--- GIVEN INFORMATION Enclosed Below ---

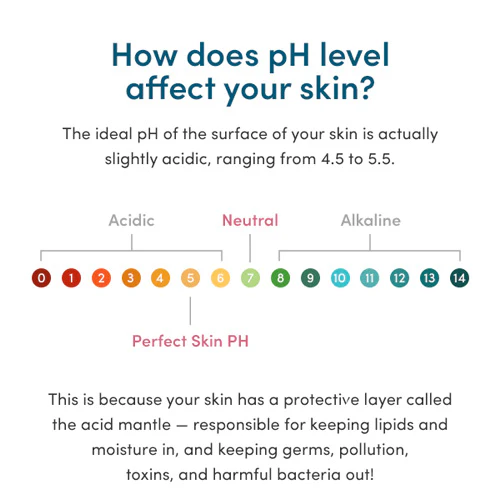 How does pH level affect your skin?

The ideal pH of the surface of your skin is actually slightly acidic, ranging from 4.5 to 5.5.

Acidic
Neutral
Alkaline

0 1 2 3 4 5 6 7 8 9 10 11 12 13 14

Perfect Skin PH

This is because your skin has a protective layer called the acid mantle — responsible for keeping lipids and moisture in, and keeping germs, pollution, toxins, and harmful bacteria out!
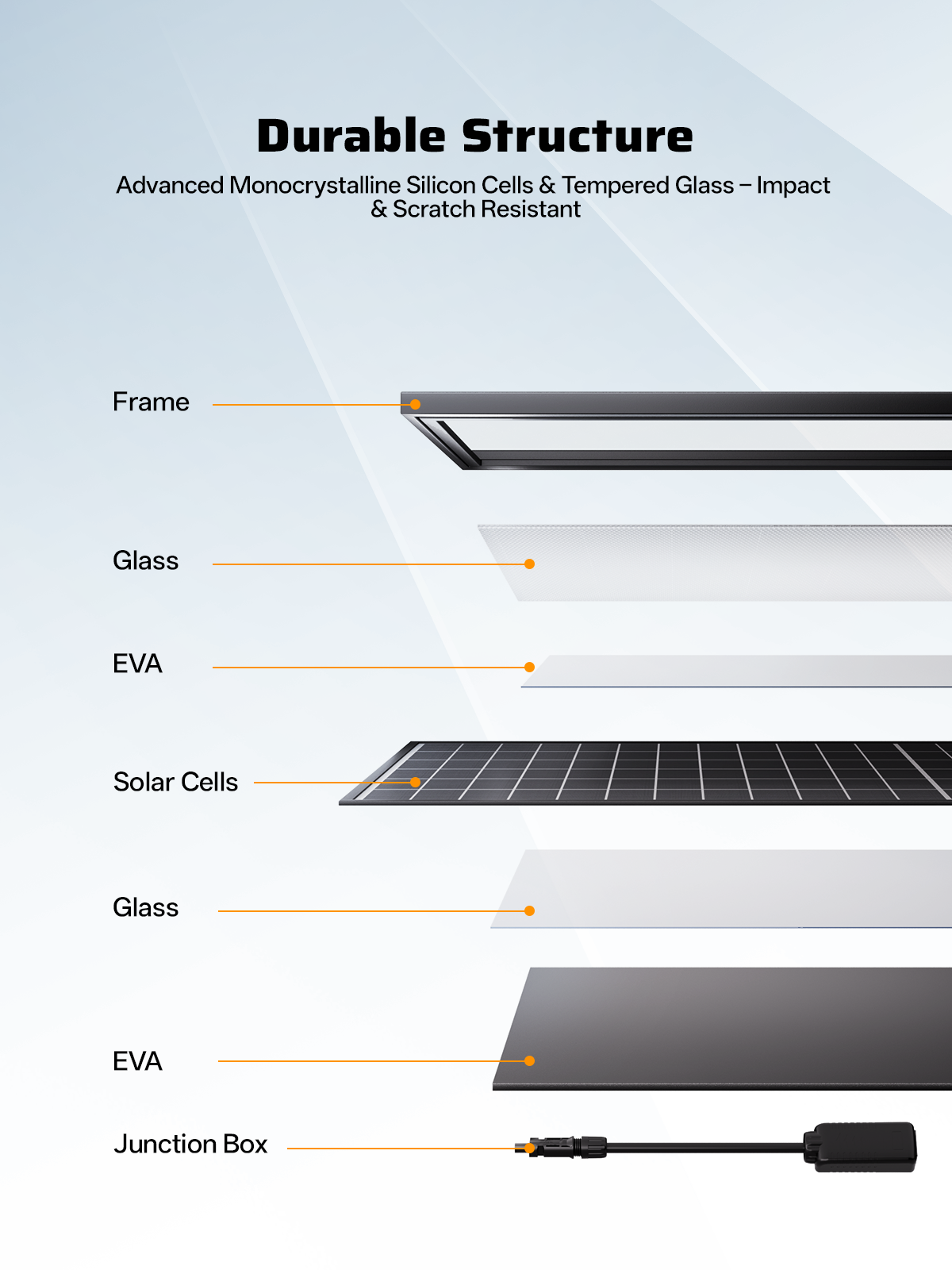 Durable Structure

Advanced Monocrystalline Silicon Cells & Tempered Glass – Impact & Scratch Resistant

Frame

Glass

EVA

Solar Cells

Glass

EVA

Junction Box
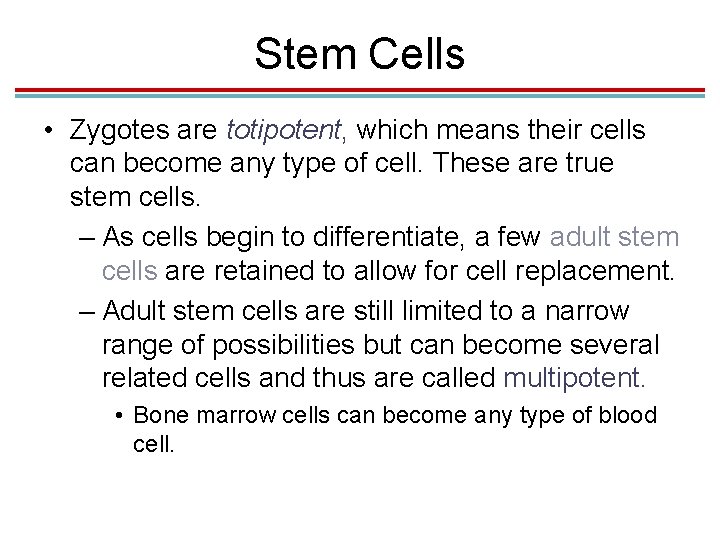 Stem Cells

• Zygotes are totipotent, which means their cells can become any type of cell. These are true stem cells.

– As cells begin to differentiate, a few adult stem cells are retained to allow for cell replacement.

– Adult stem cells are still limited to a narrow range of possibilities but can become several related cells and thus are called multipotent.

• Bone marrow cells can become any type of blood cell.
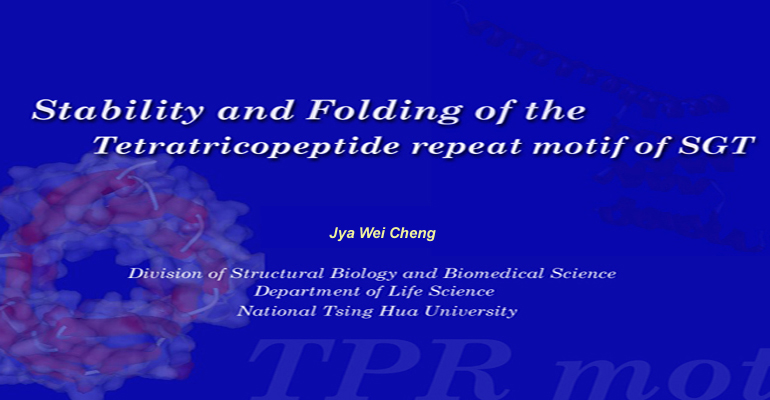 Stability and Folding of the Tetratricopeptide repeat motif of SGT

Jya Wei Cheng

Division of Structural Biology and Biomedical Science
Department of Life Science
National Tsing Hua University

TPR mot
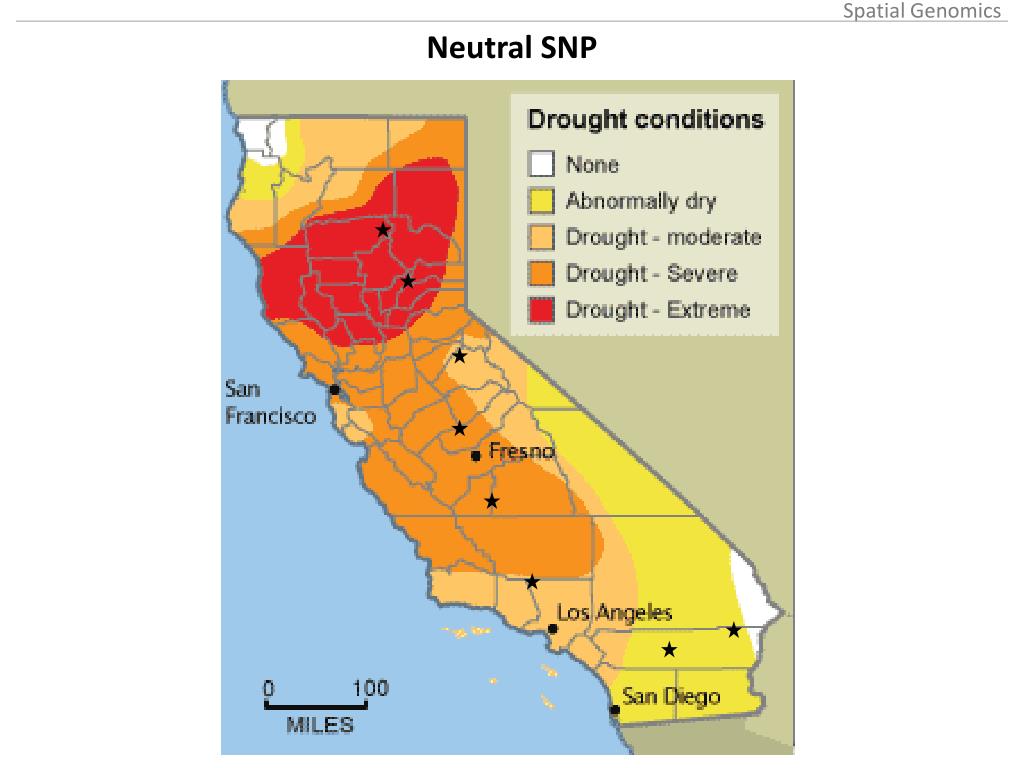 Spatial Genomics

Neutral SNP

Drought conditions
None
Abnormally dry
Drought - moderate
Drought - Severe
Drought - Extreme

San Francisco
Fresno
Los Angeles
San Diego

0 100
MILES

--- End of Enclosed GIVEN INFORMATION ---

PROBLEM STATEMENT
Identify how many lines in the entries above contain the word "Science" and provide only that figure.

ANSWER SPACE
2